PASSAGE GIVEN
= = = = = = =
Why use Docker?

One thing we probably do on a daily basis as a data scientist or software engineer is probably clone a repository, install a bunch of software it depends on and try to run it in our own machine. The problem is very often we get into endless cycle of running into installation errors and trouble shooting. When you move the repository to a new environment, you have to reinstall the software again.

The goal of Docker is to make it easy to install and run software without having to go through a whole bunch of setup or installation of dependencies.

What is Docker?

Docker is a platform or ecosystem around creating and running containers. The Docker ecosystem contains Docker Client, Docker Server, Docker Machine, Docker Images, Docker Hub and Docker Compose.

An image is a single file containing all the dependencies and all the configuration required to run a very specific program. It gets stored on your hard drive and you can use it to create containers.

A container is an instance of an image and a program with its own isolated set of hardware resources.

Docker Client (Docker CLI): Tool that we are going to issue commands to. We will interact with it directly.

Docker Server (Docker Server): Tool that is responsible for creating images, running containers, etc. It’s running behind the scenes and we never interact with it directly.

How to install Docker?

First, register for a Docker Hub account here. Then download Docker Desktop (Windows) from Docker Hub here. Start Docker Desktop before using it.

How to use Docker?

Assume I have built an web-based app. The front-end is written in HTML and CSS, and the back-end is mostly in Python and Flask. I’ve run the app successfully in my local server in my Windows 10 machine, and now I want to use Docker to wrap it so that I can use it anywhere in any machine.

Let’s say my current file directory (let’s name it root directory) looks like the following:

Name ——————– Type

static ——————— File folder

templates —————- File folder

app.py ——————– Python File

requirements.txt ——— Text Documents

README.MD ————- MD File

Here the static folder contains mutilple subfolders all related to the UI design of the web-based app. The templates folder contains html pages the web-based app is made of. app.py is key file to run the app. requirements.txt includes a list of software needs to be installed to run the app (you don’t need to include python here since it will be installed in Dockerfile, see below). The README.MD file includes detailed instructions about this app and how to run it.

First, create Dockerfile under the root directory. It defines what goes on in the environment inside your container. Copy-and-paste the following content into that file, and save it.

# Use an official Python runtime as a parent image
# Here the Python version needs to be the one needed to run your existing app
FROM python:3.5-slim

# Set the working directory to /app
WORKDIR /app

# Copy the current directory contents into the container at /app
COPY . /app

# Install any needed packages specified in requirements.txt
RUN pip install --trusted-host pypi.python.org -r requirements.txt

# Make port 80 available to the world outside this container
# Without this line, your app won't be able to run using Docker container
EXPOSE 80

# Define environment variable
ENV NAME World

# Run app.py when the container launches
CMD ["python", "app.py"]

Next, open a Windows PowerShell or Anaconda Prompt. Check your docker version to make sure it is running on your machine using the following command:

$ docker -v

Then log into your Docker Hub so that you can push and pull images later using the following command:

$ docker login

If you don’t have a Docker account, go to https://hub.docker.com to create one. Without successful login, you won’t be able to proceed to the next step.
= = = = = = =
Items stored from a collection
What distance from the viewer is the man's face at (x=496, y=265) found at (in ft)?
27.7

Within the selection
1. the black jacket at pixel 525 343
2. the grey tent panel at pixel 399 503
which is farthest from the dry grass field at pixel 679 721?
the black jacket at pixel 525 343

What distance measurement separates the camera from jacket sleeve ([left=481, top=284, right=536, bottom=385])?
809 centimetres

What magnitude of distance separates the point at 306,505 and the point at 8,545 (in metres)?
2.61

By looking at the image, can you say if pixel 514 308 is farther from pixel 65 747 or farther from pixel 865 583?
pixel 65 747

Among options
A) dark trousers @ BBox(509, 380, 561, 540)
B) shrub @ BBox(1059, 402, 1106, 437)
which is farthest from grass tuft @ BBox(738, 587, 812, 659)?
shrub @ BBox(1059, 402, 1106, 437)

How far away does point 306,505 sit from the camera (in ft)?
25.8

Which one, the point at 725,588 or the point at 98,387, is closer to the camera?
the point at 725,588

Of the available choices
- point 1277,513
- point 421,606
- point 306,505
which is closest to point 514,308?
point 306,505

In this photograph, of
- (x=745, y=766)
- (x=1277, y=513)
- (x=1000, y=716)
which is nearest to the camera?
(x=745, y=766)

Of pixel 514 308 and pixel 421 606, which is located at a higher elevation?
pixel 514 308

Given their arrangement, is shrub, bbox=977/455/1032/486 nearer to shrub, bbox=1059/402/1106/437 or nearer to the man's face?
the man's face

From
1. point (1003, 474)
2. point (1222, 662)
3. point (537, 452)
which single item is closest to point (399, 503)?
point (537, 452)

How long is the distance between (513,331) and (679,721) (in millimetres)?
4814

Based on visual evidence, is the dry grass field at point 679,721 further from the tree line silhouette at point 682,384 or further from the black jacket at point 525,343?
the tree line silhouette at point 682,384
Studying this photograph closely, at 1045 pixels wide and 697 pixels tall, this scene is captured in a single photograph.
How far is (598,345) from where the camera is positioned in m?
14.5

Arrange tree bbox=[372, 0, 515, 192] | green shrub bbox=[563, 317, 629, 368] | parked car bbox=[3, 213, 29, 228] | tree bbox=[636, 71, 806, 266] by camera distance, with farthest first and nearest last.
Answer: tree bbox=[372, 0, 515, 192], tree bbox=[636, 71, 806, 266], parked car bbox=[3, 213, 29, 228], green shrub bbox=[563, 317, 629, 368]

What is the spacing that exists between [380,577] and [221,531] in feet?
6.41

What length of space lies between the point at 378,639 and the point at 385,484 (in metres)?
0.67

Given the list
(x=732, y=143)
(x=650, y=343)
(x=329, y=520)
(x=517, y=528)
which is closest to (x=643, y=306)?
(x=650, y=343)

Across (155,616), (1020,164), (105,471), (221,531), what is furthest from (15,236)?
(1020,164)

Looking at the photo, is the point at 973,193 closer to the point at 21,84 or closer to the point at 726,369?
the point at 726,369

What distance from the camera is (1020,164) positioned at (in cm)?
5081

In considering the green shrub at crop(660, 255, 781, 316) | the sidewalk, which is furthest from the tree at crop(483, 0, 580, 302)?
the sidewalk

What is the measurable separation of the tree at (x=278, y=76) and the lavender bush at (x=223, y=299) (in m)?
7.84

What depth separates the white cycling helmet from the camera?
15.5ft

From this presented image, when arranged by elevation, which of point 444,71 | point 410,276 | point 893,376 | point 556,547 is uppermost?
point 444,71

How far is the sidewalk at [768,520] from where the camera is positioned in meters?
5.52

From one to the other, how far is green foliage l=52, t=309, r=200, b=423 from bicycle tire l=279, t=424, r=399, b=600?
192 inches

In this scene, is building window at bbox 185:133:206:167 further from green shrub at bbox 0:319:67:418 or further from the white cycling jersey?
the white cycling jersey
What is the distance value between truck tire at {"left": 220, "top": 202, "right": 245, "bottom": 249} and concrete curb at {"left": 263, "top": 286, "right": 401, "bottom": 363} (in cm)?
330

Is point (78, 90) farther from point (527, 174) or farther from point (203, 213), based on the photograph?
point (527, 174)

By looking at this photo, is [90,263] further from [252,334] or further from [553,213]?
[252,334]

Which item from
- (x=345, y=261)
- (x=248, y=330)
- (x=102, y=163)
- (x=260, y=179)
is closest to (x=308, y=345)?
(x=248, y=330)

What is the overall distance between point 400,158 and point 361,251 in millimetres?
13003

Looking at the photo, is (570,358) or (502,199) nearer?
= = = = = = =
Return the part of the Docker tutorial from "Why use Docker?" to "What is Docker?", word for word. None of these items is needed here.

THE COMPLETED TASK
Why use Docker?

One thing we probably do on a daily basis as a data scientist or software engineer is probably clone a repository, install a bunch of software it depends on and try to run it in our own machine. The problem is very often we get into endless cycle of running into installation errors and trouble shooting. When you move the repository to a new environment, you have to reinstall the software again.

The goal of Docker is to make it easy to install and run software without having to go through a whole bunch of setup or installation of dependencies.

What is Docker?